Solo Scriptura · Chapter 149
Shared Copy
Truth against fracture
3 min readWith Joel Persaud named on both shores, correction and witness begin moving south and north together until inherited distinctions can no longer work alone.
With Joel Persaud named on both shores, correction and witness begin moving south and north together until inherited distinctions can no longer work alone.
Chapter 149 — Shared Copy
Joel Persaud crossed the Atlantic route once as a wound stretched under other flags and once more as a name.
The second passage traveled by correction packet, consular clearance, amended coast-guard copy, and the impatience of people who no longer trusted inherited maps to behave if left unsupervised.
They buried him in Georgetown under rain that never fully committed to stopping. Not many people. The right ones.

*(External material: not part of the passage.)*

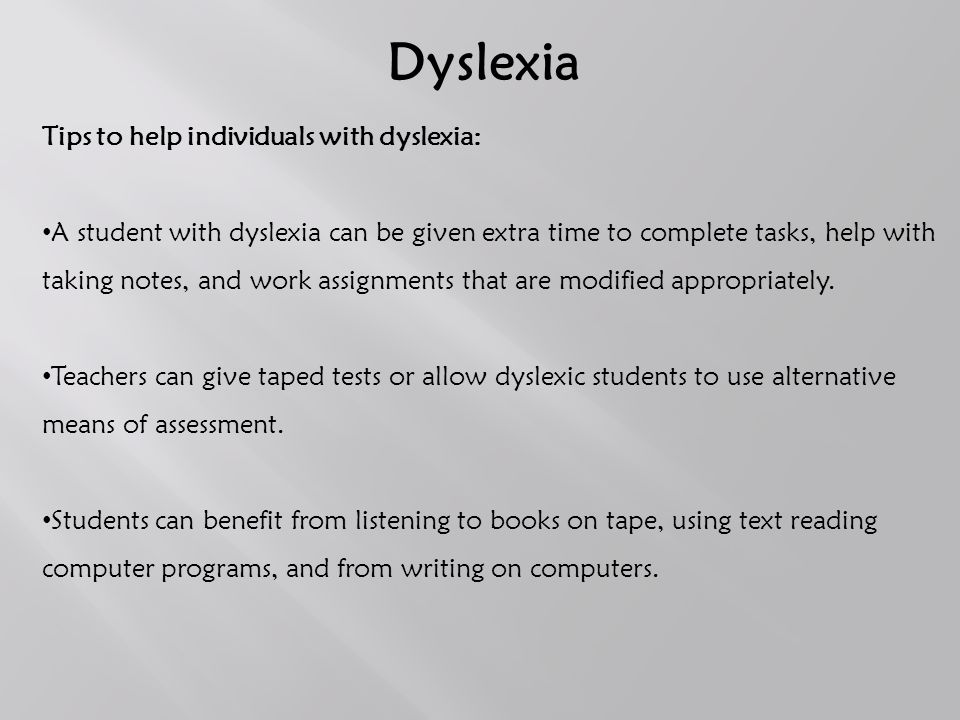 Dyslexia Tips to help individuals with dyslexia: A student with dyslexia can be given extra time to complete tasks, help with taking notes, and work assignments that are modified appropriately.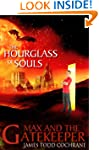 The Hourglass of Souls (Max and the G...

Kamla. Asha. Althea. Nizam from Stabroek in a clean shirt he disliked. One apprentice from the key shop who knew Joel first by damaged locks and only later by absence.
Keisha could not come. She sent the certified ward copy instead, folded inside a green envelope with a note:
The north shore does not keep him.
When the prayers ended, Asha held the Port of Spain correction and the Georgetown reply side by side.
"Good," she said.
Althea took one certified copy back to the claims room above the harbor. Not to archive. To place.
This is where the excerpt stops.